PROBLEM TO WORK ON: Below, find the line containing "Garment lable가먼트레이블 Addition" and the line containing "Hockey First Aid"; reproduce exactly those two and every line between them, omitting pictures.

....................

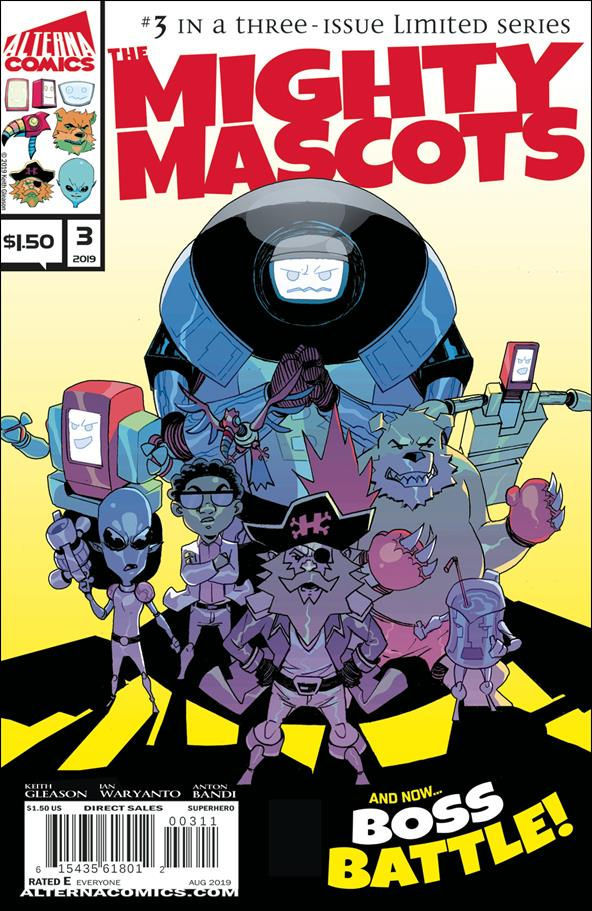 Mighty Mascots 3-A by Alterna Comics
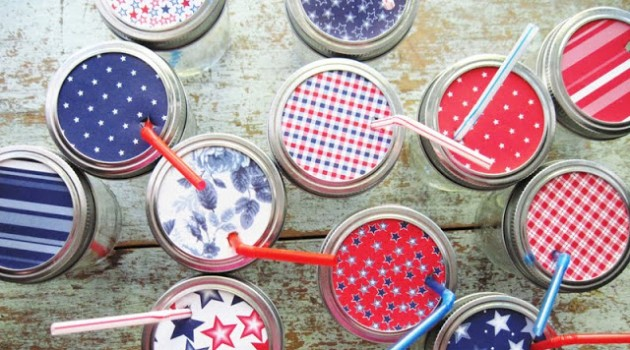 Quick and Cheap DIY Patriotic Decorations That You Should Know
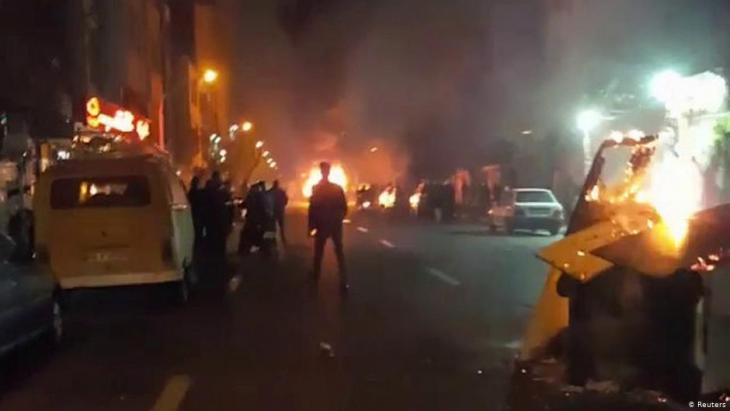 People protest in Tehran, Iran, 30 December 2017 (still image from a video obtained by Reuters)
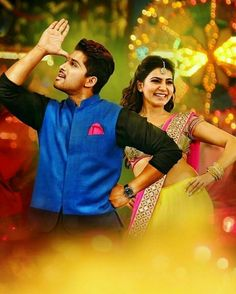 ❤ Cute Love Images, Love Couple Images, Couples Images, Actor Picture, Actor Photo, Romantic Couples, Cute Couples, Allu Arjun Hairstyle, Love Wallpapers Romantic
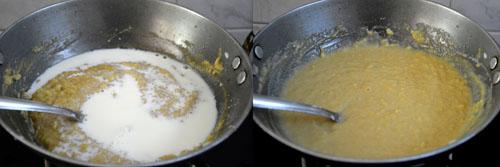 how to prepare Akkaravadisal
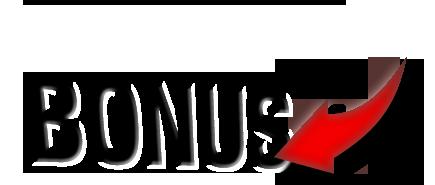 bonus_77.png
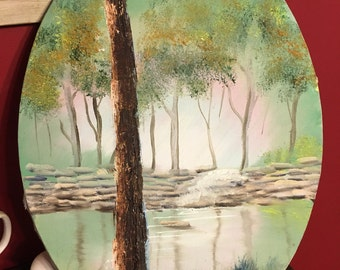 """Original by me unframed acrylic round portrait of the coosa river 16""""x12"""""""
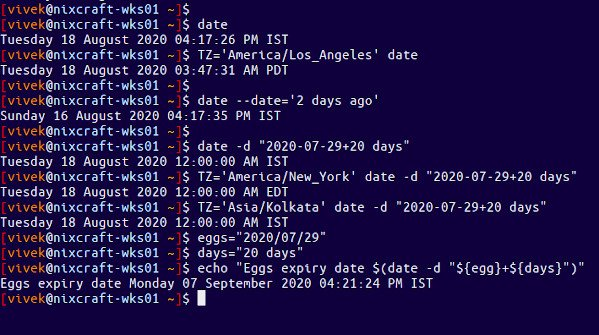 How to add days to date and get new date on Linux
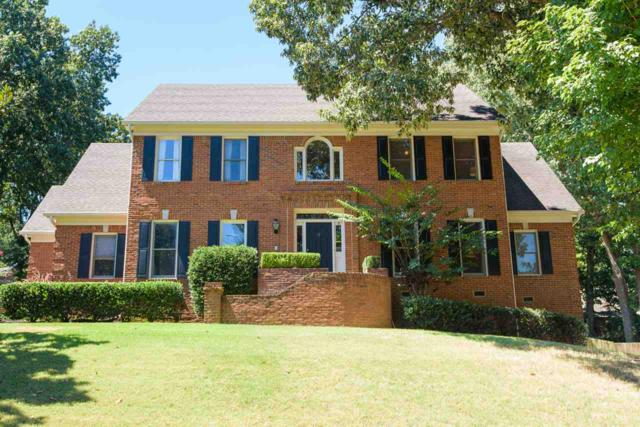 2821 Oakleigh Ln, Germantown, TN 38138 (#10010002) :: The Wallace Team - RE/MAX On Point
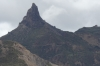 Devil's Tooth from Valley of the Moon, La Paz BO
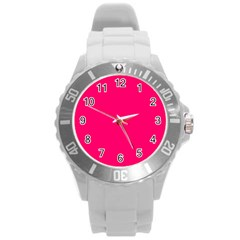 Neon Color   Luminous Vivid Raspberry Round Plastic Sport Watch (l) by tarastyle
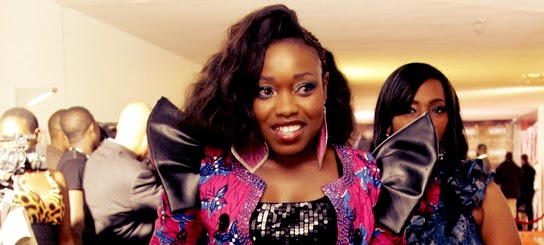 %name Husband confirms Kefee is in a coma in US hospital, asks for prayers
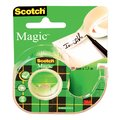 PLAKBAND 3M SCOTCH INVI 810 19MMX7.5M MET AFROLLER
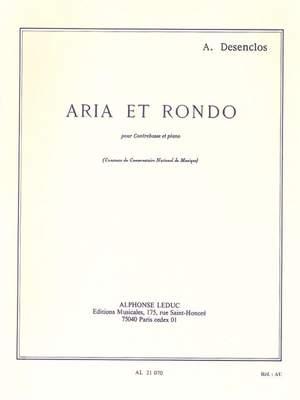 Alfred Desenclos: Aria Et Rondo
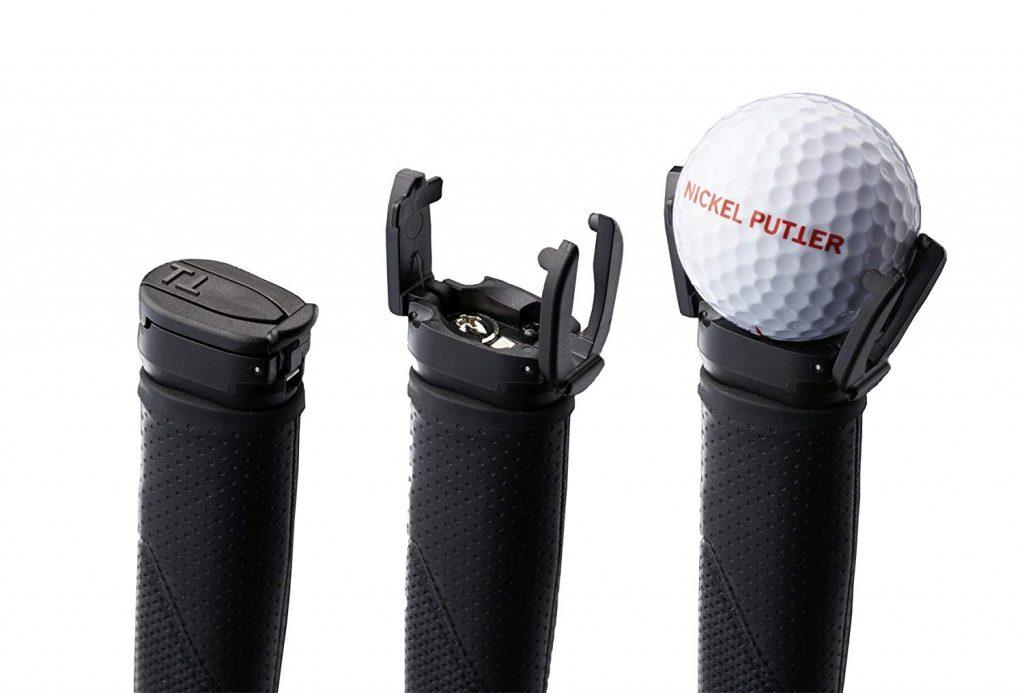 Ramasseur de balles de golf pour putter Accessoire de golf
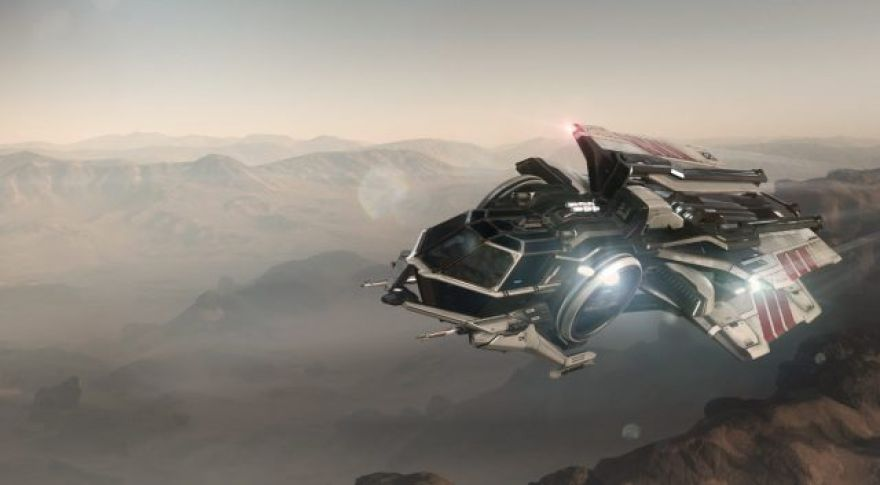 Star Citizen Developer Publishes a Roadmap…for a Roadmap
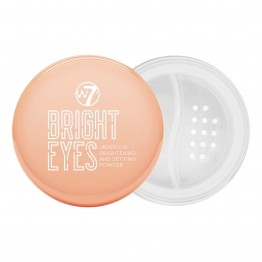 W7 Bright Eyes Under-Eye Brightening And Setting Powder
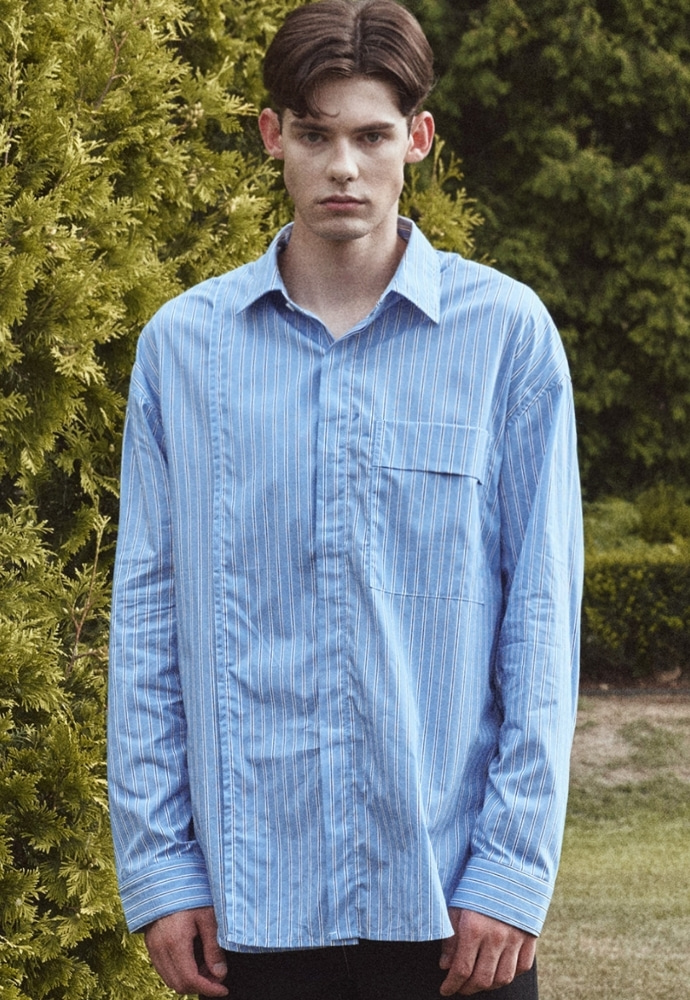 Garment lable가먼트레이블 Addition Over Stripe Shirt - Blue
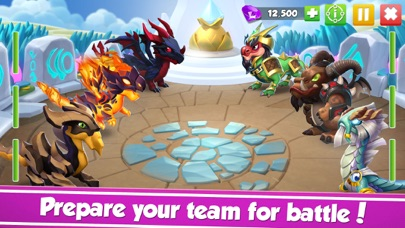 Screenshot from Dragon Mania Legends - Fantasy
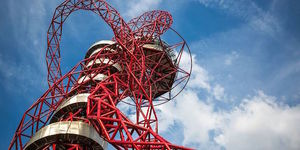Deal Of The Day: ArcelorMittal Orbit Half-Price Entry For Two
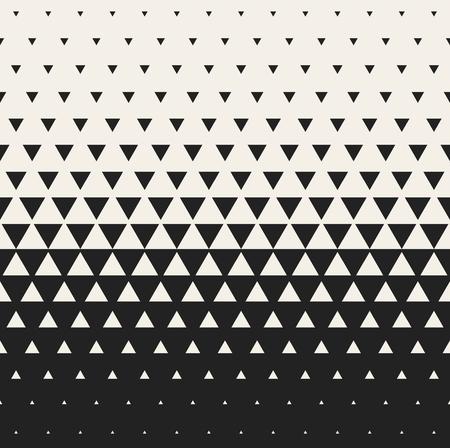 ベクトル シームレスな黒と白の三角形のハーフトーン グリッド グラデーション パターン幾何学的な抽象的な背景をモーフィング  イラスト・ベクター素材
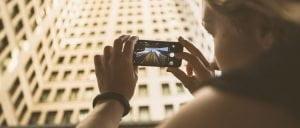 Aprende los conceptos básicos de fotografía con tu móvil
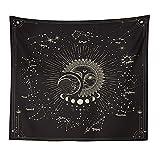 Constelación Astrología Sol Luna Tapiz Colgante de pared Decoración de la habitación Estética psicodélica Tapiz Manta A2 180x230cm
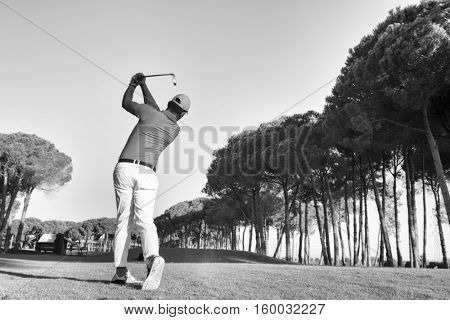 golf player hitting shot with club on course at beautiful morning black and white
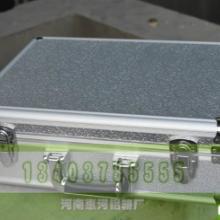 供应铝合金仪器箱内衬防震工具箱批发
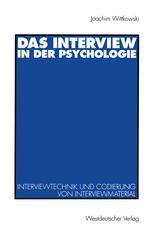 Das Interview in der Psychologie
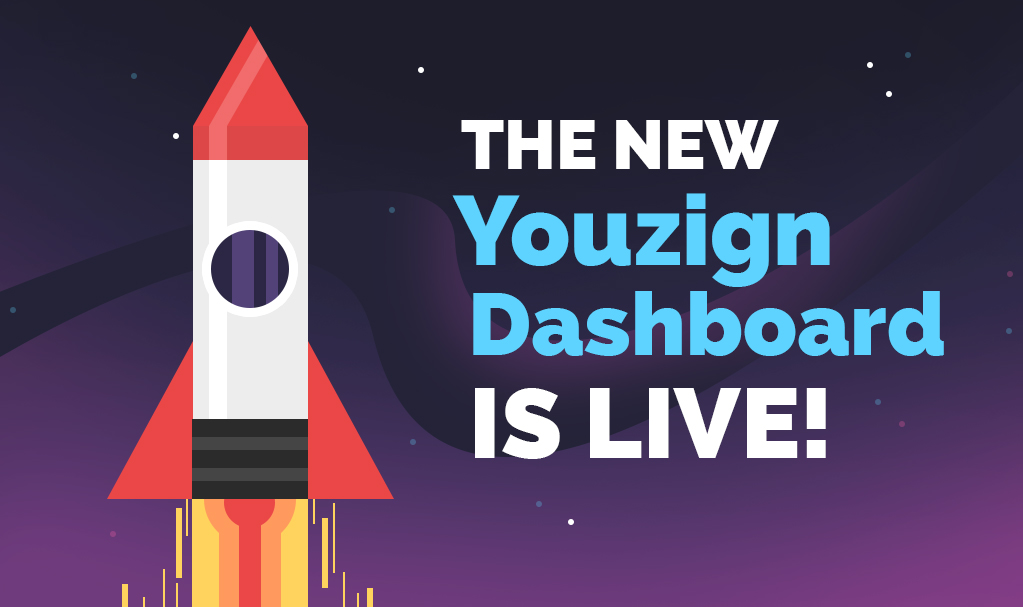 The New Youzign Dashboard is Live!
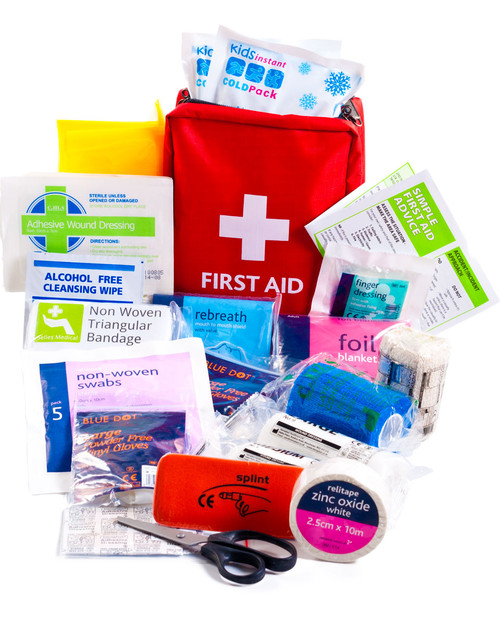 Hockey First Aid Kit | Special Offer | Physical Sports First Aid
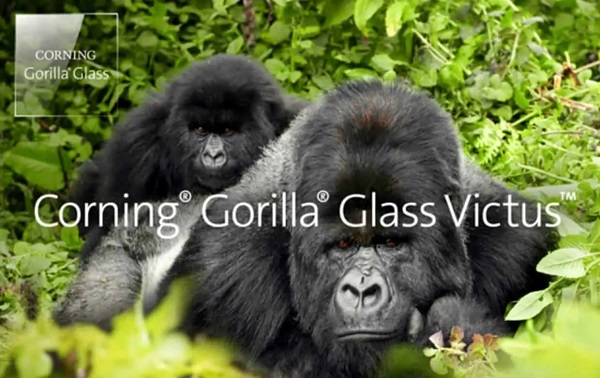 Gorilla Glass Victus launched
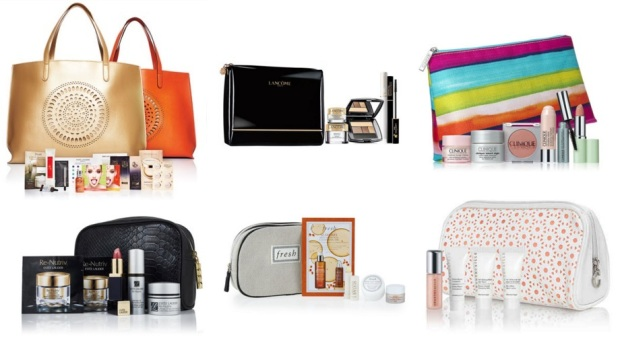 Neiman Marcus Beauty GWPs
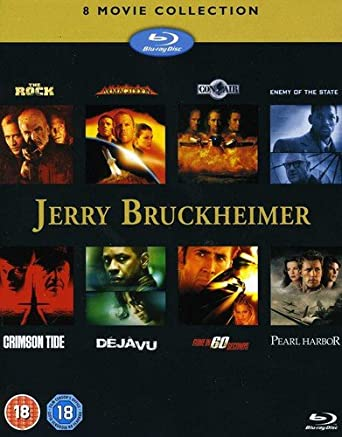 Pack: Jerry Bruckheimer Collection 8 Películas Reino Unido Blu-ray ...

....................

SOLUTION:
 Garment lable가먼트레이블 Addition Over Stripe Shirt - Blue
 Screenshot from Dragon Mania Legends - Fantasy
Deal Of The Day: ArcelorMittal Orbit Half-Price Entry For Two
 ベクトル シームレスな黒と白の三角形のハーフトーン グリッド グラデーション パターン幾何学的な抽象的な背景をモーフィング  イラスト・ベクター素材
 Aprende los conceptos básicos de fotografía con tu móvil
 Constelación Astrología Sol Luna Tapiz Colgante de pared Decoración de la habitación Estética psicodélica Tapiz Manta A2 180x230cm
 golf player hitting shot with club on course at beautiful morning black and white
 供应铝合金仪器箱内衬防震工具箱批发
 Das Interview in der Psychologie
 The New Youzign Dashboard is Live!
 Hockey First Aid Kit | Special Offer | Physical Sports First Aid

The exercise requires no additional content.